Będziemy doskonalić skuteczność naszych strategicznych sił nuklearnych, aby odpowiedzieć na każdą próbę agresji – oświadczył wczoraj prezydent Rosji Władimir Putin.Kreml ma żal do Amerykanów, że nie reagują oni na rosyjską ofertę wspólnej budowy tarczy antyrakietowej.
– Waszyngton wciąż zwleka z odpowiedzią na złożone przez Moskwę propozycje – mówił Putin podczas narady z dowództwem sił zbrojnych w Ministerstwie Obrony.
Jego zdaniem zamiast współpracować USA i inne kraje NATO „prężą muskuły”, czyli rozmieszczają wzdłuż granic Rosji coraz to nowe jednostki i systemy wojskowe. Putin wspomniał w tym kontekście o amerykańskich planach rozmieszczenia baz w Bułgarii i Rumunii. – Dzieje się tak wbrew wcześniejszym porozumieniom – dodał. Jednym z takich porozumień jest traktat o siłach konwencjonalnych w Europie (CFE), z którego wycofanie Rosja zapowiedziała w lipcu. Wczoraj Putin potwierdził, że w nocy z 12 na 13 grudnia udział jego kraju w CFE zostanie zawieszony.

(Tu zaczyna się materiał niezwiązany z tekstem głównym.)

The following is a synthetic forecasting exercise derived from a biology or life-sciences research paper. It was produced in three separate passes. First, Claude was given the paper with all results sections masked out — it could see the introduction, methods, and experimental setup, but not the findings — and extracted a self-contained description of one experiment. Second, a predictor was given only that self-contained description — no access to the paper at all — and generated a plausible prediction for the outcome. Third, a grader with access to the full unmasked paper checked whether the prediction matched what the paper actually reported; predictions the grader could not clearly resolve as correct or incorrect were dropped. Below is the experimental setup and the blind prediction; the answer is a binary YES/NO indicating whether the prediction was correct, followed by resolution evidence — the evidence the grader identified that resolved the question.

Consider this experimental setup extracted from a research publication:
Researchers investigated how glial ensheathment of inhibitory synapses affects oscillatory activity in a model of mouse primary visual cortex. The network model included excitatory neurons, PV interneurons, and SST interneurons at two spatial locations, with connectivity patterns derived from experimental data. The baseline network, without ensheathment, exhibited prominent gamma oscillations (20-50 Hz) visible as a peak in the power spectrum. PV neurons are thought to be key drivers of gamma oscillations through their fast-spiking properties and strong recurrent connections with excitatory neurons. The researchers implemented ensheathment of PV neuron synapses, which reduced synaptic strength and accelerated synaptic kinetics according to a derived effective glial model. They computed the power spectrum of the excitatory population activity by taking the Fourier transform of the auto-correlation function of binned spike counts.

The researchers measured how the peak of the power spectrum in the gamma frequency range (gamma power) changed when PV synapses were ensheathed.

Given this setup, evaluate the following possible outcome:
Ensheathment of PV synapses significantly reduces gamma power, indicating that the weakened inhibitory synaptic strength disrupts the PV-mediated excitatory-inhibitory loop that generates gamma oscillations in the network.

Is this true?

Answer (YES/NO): NO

– Podkreślam, że jest to krok wymuszony – oświadczył prezydent. – Nasi partnerzy nie tylko nie ratyfikowali tego traktatu, lecz nawet do niego się nie przyłączyli.
– Decyzję o moratorium na wykonywanie CFE Rosja wprowadzi w życie w wyznaczonym terminie – zapewnił prezydenta szef sztabu generalnego Jurij Bałujewski.Decyzja już została zaakceptowana przez obie izby parlamentu. Właśnie Bałujewski przekonywał do tego deputowanych, argumentując, że USA i NATO „spodziewają się, że Rosja drgnie w ostatnim momencie i się wycofa”. – Powinniśmy wykonać ten pierwszy krok – oświadczył.